How Can Job Hopping Impact Your Financial Goals

How Can Job Hopping Impact Your Financial Goals

Job hopping is far more common today than in previous decades, with nearly 60 per cent of the Australian workforce having transferred jobs within five years and 18 per cent holding their current job for less than a year.

There’s a variety of reasons why people transfer jobs, including an involuntary decision, looking for a higher salary or better benefits, and wanting a fresh working environment.

There might not be a golden rule for how long a person should stay in their job but it’s important to note that job hopping can affect your financial goals.

Here are some of the ways that job hopping can impact your financial goals:

It can affect your credit-worthiness

Income, job history, payment history, credit score and debt-to-income ratio are some of the factors lenders look at when you’re applying for a loan.

While transferring to a new job with a higher salary can potentially increase your ability to repay a loan, you still should remember that lenders are more concerned about the stability of your employment than your salary.

It’s important for lenders to know that you will be able to consistently make payments on time due to a steady income.

If you’re job hopping every six months, this can negatively impact your credit score.
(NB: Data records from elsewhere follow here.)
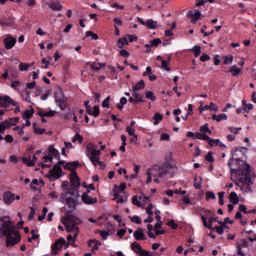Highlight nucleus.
<instances>
[{
    "instance_id": "f257e3e1",
    "label": "nucleus",
    "mask_w": 256,
    "mask_h": 256,
    "mask_svg": "<svg viewBox=\"0 0 256 256\" xmlns=\"http://www.w3.org/2000/svg\"><path fill=\"white\" fill-rule=\"evenodd\" d=\"M0 237H6V247H15L21 243V235L9 217L0 218Z\"/></svg>"
},
{
    "instance_id": "f03ea898",
    "label": "nucleus",
    "mask_w": 256,
    "mask_h": 256,
    "mask_svg": "<svg viewBox=\"0 0 256 256\" xmlns=\"http://www.w3.org/2000/svg\"><path fill=\"white\" fill-rule=\"evenodd\" d=\"M242 165H246L245 170L241 171V177L236 180V185L244 191V193H250L251 185H253V180L251 179V165L247 162H242Z\"/></svg>"
},
{
    "instance_id": "7ed1b4c3",
    "label": "nucleus",
    "mask_w": 256,
    "mask_h": 256,
    "mask_svg": "<svg viewBox=\"0 0 256 256\" xmlns=\"http://www.w3.org/2000/svg\"><path fill=\"white\" fill-rule=\"evenodd\" d=\"M63 225L65 226L67 233H71L73 231H79V228L77 227V225H81V219H79L77 216L71 214L68 211L64 216Z\"/></svg>"
},
{
    "instance_id": "20e7f679",
    "label": "nucleus",
    "mask_w": 256,
    "mask_h": 256,
    "mask_svg": "<svg viewBox=\"0 0 256 256\" xmlns=\"http://www.w3.org/2000/svg\"><path fill=\"white\" fill-rule=\"evenodd\" d=\"M243 163H245V161L239 158H231L230 161H228V167L230 168L231 175H237V173L242 171V169H247V165Z\"/></svg>"
},
{
    "instance_id": "39448f33",
    "label": "nucleus",
    "mask_w": 256,
    "mask_h": 256,
    "mask_svg": "<svg viewBox=\"0 0 256 256\" xmlns=\"http://www.w3.org/2000/svg\"><path fill=\"white\" fill-rule=\"evenodd\" d=\"M61 165H65V160H60L56 165H54L53 169L49 170V173L46 177L50 181H57V179H61V173H63V169Z\"/></svg>"
},
{
    "instance_id": "423d86ee",
    "label": "nucleus",
    "mask_w": 256,
    "mask_h": 256,
    "mask_svg": "<svg viewBox=\"0 0 256 256\" xmlns=\"http://www.w3.org/2000/svg\"><path fill=\"white\" fill-rule=\"evenodd\" d=\"M172 169L171 165L165 164L163 166L155 165L151 168V171H154L157 177H167V175H171Z\"/></svg>"
},
{
    "instance_id": "0eeeda50",
    "label": "nucleus",
    "mask_w": 256,
    "mask_h": 256,
    "mask_svg": "<svg viewBox=\"0 0 256 256\" xmlns=\"http://www.w3.org/2000/svg\"><path fill=\"white\" fill-rule=\"evenodd\" d=\"M90 161L91 163H93V165L95 167H97V165H103V162H101L100 157H101V151L100 150H95L92 149L90 152Z\"/></svg>"
},
{
    "instance_id": "6e6552de",
    "label": "nucleus",
    "mask_w": 256,
    "mask_h": 256,
    "mask_svg": "<svg viewBox=\"0 0 256 256\" xmlns=\"http://www.w3.org/2000/svg\"><path fill=\"white\" fill-rule=\"evenodd\" d=\"M66 243L67 241H65L64 238L58 239L52 246V255H57V253H59V251H61V249L63 248V245H66Z\"/></svg>"
},
{
    "instance_id": "1a4fd4ad",
    "label": "nucleus",
    "mask_w": 256,
    "mask_h": 256,
    "mask_svg": "<svg viewBox=\"0 0 256 256\" xmlns=\"http://www.w3.org/2000/svg\"><path fill=\"white\" fill-rule=\"evenodd\" d=\"M31 117H33V106H30V110H25L22 113V119L26 121V123L23 124V127H31V121L29 120Z\"/></svg>"
},
{
    "instance_id": "9d476101",
    "label": "nucleus",
    "mask_w": 256,
    "mask_h": 256,
    "mask_svg": "<svg viewBox=\"0 0 256 256\" xmlns=\"http://www.w3.org/2000/svg\"><path fill=\"white\" fill-rule=\"evenodd\" d=\"M70 181H71V187H80L81 186V179H79V176L77 175V171L72 170V174H70Z\"/></svg>"
},
{
    "instance_id": "9b49d317",
    "label": "nucleus",
    "mask_w": 256,
    "mask_h": 256,
    "mask_svg": "<svg viewBox=\"0 0 256 256\" xmlns=\"http://www.w3.org/2000/svg\"><path fill=\"white\" fill-rule=\"evenodd\" d=\"M5 49H13L15 47V44L17 43V38H13V36H7L3 40Z\"/></svg>"
},
{
    "instance_id": "f8f14e48",
    "label": "nucleus",
    "mask_w": 256,
    "mask_h": 256,
    "mask_svg": "<svg viewBox=\"0 0 256 256\" xmlns=\"http://www.w3.org/2000/svg\"><path fill=\"white\" fill-rule=\"evenodd\" d=\"M9 103H11V105H14V107L19 106V103H17L16 101H13L11 99V97L5 96L3 98V97L0 96V107H7V105H9Z\"/></svg>"
},
{
    "instance_id": "ddd939ff",
    "label": "nucleus",
    "mask_w": 256,
    "mask_h": 256,
    "mask_svg": "<svg viewBox=\"0 0 256 256\" xmlns=\"http://www.w3.org/2000/svg\"><path fill=\"white\" fill-rule=\"evenodd\" d=\"M31 153H33V147L28 148V155L22 157V161L28 167H33V160H31Z\"/></svg>"
},
{
    "instance_id": "4468645a",
    "label": "nucleus",
    "mask_w": 256,
    "mask_h": 256,
    "mask_svg": "<svg viewBox=\"0 0 256 256\" xmlns=\"http://www.w3.org/2000/svg\"><path fill=\"white\" fill-rule=\"evenodd\" d=\"M82 201L86 205H95V203H97V198H93L89 196V194L86 192V193H83L82 195Z\"/></svg>"
},
{
    "instance_id": "2eb2a0df",
    "label": "nucleus",
    "mask_w": 256,
    "mask_h": 256,
    "mask_svg": "<svg viewBox=\"0 0 256 256\" xmlns=\"http://www.w3.org/2000/svg\"><path fill=\"white\" fill-rule=\"evenodd\" d=\"M3 200L6 205H11L15 201V194L11 192H5L3 195Z\"/></svg>"
},
{
    "instance_id": "dca6fc26",
    "label": "nucleus",
    "mask_w": 256,
    "mask_h": 256,
    "mask_svg": "<svg viewBox=\"0 0 256 256\" xmlns=\"http://www.w3.org/2000/svg\"><path fill=\"white\" fill-rule=\"evenodd\" d=\"M77 167H81V164H79V162H77V161L68 162V163H66V165H64V169H66L67 171H70L71 174H73V171H75V169H77Z\"/></svg>"
},
{
    "instance_id": "f3484780",
    "label": "nucleus",
    "mask_w": 256,
    "mask_h": 256,
    "mask_svg": "<svg viewBox=\"0 0 256 256\" xmlns=\"http://www.w3.org/2000/svg\"><path fill=\"white\" fill-rule=\"evenodd\" d=\"M134 237L136 241H145V230L143 228H139L138 230L134 231Z\"/></svg>"
},
{
    "instance_id": "a211bd4d",
    "label": "nucleus",
    "mask_w": 256,
    "mask_h": 256,
    "mask_svg": "<svg viewBox=\"0 0 256 256\" xmlns=\"http://www.w3.org/2000/svg\"><path fill=\"white\" fill-rule=\"evenodd\" d=\"M188 16L191 17L192 23H197L198 19H201V11L196 10L193 12L192 10L188 11Z\"/></svg>"
},
{
    "instance_id": "6ab92c4d",
    "label": "nucleus",
    "mask_w": 256,
    "mask_h": 256,
    "mask_svg": "<svg viewBox=\"0 0 256 256\" xmlns=\"http://www.w3.org/2000/svg\"><path fill=\"white\" fill-rule=\"evenodd\" d=\"M102 243L99 240L91 239L89 240V247H91L92 251H99V247H101Z\"/></svg>"
},
{
    "instance_id": "aec40b11",
    "label": "nucleus",
    "mask_w": 256,
    "mask_h": 256,
    "mask_svg": "<svg viewBox=\"0 0 256 256\" xmlns=\"http://www.w3.org/2000/svg\"><path fill=\"white\" fill-rule=\"evenodd\" d=\"M48 155L55 157L56 159H61L60 154H59V150L55 149V147H53V145L48 146Z\"/></svg>"
},
{
    "instance_id": "412c9836",
    "label": "nucleus",
    "mask_w": 256,
    "mask_h": 256,
    "mask_svg": "<svg viewBox=\"0 0 256 256\" xmlns=\"http://www.w3.org/2000/svg\"><path fill=\"white\" fill-rule=\"evenodd\" d=\"M66 205H68L70 209L69 213H71L72 211H75V207H77V200L69 197L66 199Z\"/></svg>"
},
{
    "instance_id": "4be33fe9",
But note that you’ll be viewed as less risky if you’re staying in the same industry and employed in a similar role.  

Lenders are more willing to lend you money if you’ve been in a job for at least two years.

It can impact your superannuation

Switching careers frequently can affect your personal finances including your superannuation. Many people forget to inform their employers about which super fund they’re with when they change jobs because it can be a stressful time.

This results in them acquiring a new super account when they switch jobs. However, having multiple superannuation accounts can affect your long-term wealth because you need to pay multiple account-keeping fees.

The best way to prevent new job stress is to make a list so you can keep track of things your employer needs to know such as your super fund details, tax number, and bank account details.

Your emergency savings fund will take a hit

Transitioning to a new job is likely to cause a delay between pay checks. For this reason, your emergency fund may take a hit since you will need money to pay for your utilities, rent, and groceries.

Final word

There’s nothing wrong with transferring jobs, as long as you know that your new job will benefit you and your career in the long run. Make sure that you've got your personal finances planned so you can protect yourself from financial disruptions.